A bit of under the hood of how this whole stuff is working: HAProxy Connect basically generates an initial HAProxy configuration, a basic configuration with an SPOE configuration, the control socket, and so on.Then it starts HAProxy, then it starts the Data Plane API. Yesterday, Marko talked to you about the Data Plane API. We are using it in order to control HAProxy. The Data Plane API is, just basically, just to remember, a REST API to control HAProxy without the need for creating a configuration file, handling reload, and so on. It removes all the complexity of talking with socat and friends to send commands to HAProxy.
Here are a few of the optimizations we put in these systems. First, of course, we are over allocating the slots of servers, meaning that Consul is sending us lots of updates, sometimes several per second. We don’t want in HAProxy whenever you are changing the number of slots for backends, you need to reload HAProxy. Of course, we want to avoid that as much as possible. So, we over allocate the slots of backends to a power of two. So, we can just enable and disable the servers without reloading HAProxy.
We also apply a convergence mechanism, which is in order to be sure that HAProxy really understands what we mean we simply send all of our commands to the Data Plane API, compare it to the results we expect, and if it’s not working we reload it. It gives us the ability to be sure that HAProxy has the exact state we want to be applied. Whenever something is changing in HAProxy we are sure that even if something is changing on the wire, everything is going to work as expected.
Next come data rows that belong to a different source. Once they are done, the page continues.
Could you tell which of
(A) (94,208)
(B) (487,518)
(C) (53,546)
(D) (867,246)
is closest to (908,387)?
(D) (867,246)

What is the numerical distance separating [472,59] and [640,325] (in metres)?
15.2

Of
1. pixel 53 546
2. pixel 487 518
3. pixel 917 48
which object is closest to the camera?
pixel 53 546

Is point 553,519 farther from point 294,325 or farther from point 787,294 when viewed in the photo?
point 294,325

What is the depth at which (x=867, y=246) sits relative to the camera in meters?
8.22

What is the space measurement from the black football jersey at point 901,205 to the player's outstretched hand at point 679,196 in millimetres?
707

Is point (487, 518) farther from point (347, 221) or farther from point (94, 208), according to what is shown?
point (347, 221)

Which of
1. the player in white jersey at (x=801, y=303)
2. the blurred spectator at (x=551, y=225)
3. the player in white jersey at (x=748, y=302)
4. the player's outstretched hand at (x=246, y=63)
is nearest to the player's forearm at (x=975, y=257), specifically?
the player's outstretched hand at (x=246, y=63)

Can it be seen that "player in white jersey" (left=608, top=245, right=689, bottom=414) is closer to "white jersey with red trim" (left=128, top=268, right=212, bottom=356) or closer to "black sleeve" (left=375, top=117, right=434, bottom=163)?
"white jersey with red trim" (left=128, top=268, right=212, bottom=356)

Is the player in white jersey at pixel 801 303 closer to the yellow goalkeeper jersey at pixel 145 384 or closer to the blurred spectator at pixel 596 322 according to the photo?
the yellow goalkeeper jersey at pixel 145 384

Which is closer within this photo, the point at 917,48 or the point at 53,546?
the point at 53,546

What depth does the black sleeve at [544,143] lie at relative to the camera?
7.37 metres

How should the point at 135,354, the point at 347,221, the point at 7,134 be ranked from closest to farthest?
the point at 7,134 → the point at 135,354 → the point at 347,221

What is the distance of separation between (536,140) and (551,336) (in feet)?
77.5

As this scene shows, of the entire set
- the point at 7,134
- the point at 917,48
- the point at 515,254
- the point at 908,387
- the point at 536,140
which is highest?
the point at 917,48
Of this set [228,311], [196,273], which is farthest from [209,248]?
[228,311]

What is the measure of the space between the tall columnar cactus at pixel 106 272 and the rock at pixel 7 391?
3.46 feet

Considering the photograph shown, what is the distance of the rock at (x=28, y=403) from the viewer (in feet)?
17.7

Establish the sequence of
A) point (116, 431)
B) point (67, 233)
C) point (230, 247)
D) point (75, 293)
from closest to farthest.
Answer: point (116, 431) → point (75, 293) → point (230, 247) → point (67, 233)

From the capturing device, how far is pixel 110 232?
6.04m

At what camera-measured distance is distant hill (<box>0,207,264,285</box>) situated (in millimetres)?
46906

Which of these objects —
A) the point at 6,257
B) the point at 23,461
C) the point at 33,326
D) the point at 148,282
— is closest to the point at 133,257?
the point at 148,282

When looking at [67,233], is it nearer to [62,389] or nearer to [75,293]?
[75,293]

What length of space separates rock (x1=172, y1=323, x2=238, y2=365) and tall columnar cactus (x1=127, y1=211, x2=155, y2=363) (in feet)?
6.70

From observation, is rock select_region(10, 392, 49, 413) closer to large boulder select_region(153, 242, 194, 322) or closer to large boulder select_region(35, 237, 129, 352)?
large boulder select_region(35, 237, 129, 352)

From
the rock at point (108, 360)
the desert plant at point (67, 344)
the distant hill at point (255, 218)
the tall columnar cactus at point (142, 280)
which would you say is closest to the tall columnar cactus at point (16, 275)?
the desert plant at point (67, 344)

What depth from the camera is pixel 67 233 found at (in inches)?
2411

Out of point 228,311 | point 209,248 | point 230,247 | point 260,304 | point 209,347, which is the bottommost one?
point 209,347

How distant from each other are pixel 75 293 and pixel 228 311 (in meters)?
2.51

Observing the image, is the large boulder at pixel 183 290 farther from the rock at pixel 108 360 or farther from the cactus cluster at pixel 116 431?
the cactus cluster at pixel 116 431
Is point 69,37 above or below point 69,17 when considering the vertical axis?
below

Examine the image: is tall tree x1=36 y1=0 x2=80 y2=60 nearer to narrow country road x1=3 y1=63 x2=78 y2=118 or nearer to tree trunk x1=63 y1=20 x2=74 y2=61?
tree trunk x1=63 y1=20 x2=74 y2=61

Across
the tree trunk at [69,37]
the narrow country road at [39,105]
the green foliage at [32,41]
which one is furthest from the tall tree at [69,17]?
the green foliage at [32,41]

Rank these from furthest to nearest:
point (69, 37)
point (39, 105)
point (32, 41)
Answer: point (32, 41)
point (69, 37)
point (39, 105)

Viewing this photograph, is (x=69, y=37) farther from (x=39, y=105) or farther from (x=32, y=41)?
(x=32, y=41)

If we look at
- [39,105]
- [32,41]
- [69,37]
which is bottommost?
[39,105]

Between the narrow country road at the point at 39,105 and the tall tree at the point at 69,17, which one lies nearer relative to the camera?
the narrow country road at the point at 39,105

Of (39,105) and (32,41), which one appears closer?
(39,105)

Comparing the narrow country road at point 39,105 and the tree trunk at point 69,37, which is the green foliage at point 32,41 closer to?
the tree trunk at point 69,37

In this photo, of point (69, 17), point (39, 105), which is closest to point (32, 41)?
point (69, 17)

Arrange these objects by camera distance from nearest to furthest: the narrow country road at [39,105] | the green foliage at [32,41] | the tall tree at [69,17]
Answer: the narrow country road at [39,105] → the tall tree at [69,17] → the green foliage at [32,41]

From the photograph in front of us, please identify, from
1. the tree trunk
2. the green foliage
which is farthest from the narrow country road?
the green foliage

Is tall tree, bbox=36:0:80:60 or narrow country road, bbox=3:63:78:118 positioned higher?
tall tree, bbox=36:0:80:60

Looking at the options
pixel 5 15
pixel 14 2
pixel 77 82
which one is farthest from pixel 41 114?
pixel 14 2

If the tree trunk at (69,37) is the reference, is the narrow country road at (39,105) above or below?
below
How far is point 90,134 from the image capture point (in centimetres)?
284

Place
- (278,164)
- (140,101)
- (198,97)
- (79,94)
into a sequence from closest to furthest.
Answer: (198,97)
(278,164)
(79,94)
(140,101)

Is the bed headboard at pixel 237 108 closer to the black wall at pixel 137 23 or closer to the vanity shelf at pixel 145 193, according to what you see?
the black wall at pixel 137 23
What we did as well is this system, of course, exposes stats. You can expose the HAProxy Stats page as usual, but we also made an exporter compatible with Prometheus that exposes all the metrics from HAProxy Connect including all the requests for egress and ingress.
So, here’s a small capture of one of our systems for egress: Application 1 sending requests to Service 1. It shows, of course, the number of requests per second, the in and out traffic, and the response code with statistics for everybody.
On the other side, on Service 1, you’ve got per ingress service, the details of the statistics, the response code, and so on, the incoming requests per second and so on. Anyway, you can create very easily those dashboards with all the Prometheus statistics or, if you prefer, you might choose, as well, the HAProxy Stats page. Here you already have some kind of meaningful metrics.
On the logs side we also capture the output of HAProxy and redirect it. So, you can redirect it to Syslog or Systemd or whatever your favorite log system. We are doing this and then sending it to Kibana, in our case.
So, we are testing this new piece of software for something like two months in our pre-production and we are using it already in production at Criteo for something like one month. It’s working quite well. On the performance, I had no time unfortunately to do some benchmarks, but basically, it performs better than Envoy with Consul Connect, which is already quite nice. We have around a 20% improvement both in CPU time and throughput. However, it has some kind of extra latency compared to plain HTTP, as we did it in our client-side library stuff.
Everything is open source. In order to deploy it, in order to create it, we also had to create an SPOE library for Go because everything is written in Go. Of course, all of this is open source and we are now talking with HAProxy for them to maintain, HAProxy Technologies, to maintain those projects on the long term. Thank you to Aestek, which is the main developer of the system. Of course, we will be glad for any people wishing to use this kind of service mesh technologies to contribute to the project. Thank you very much!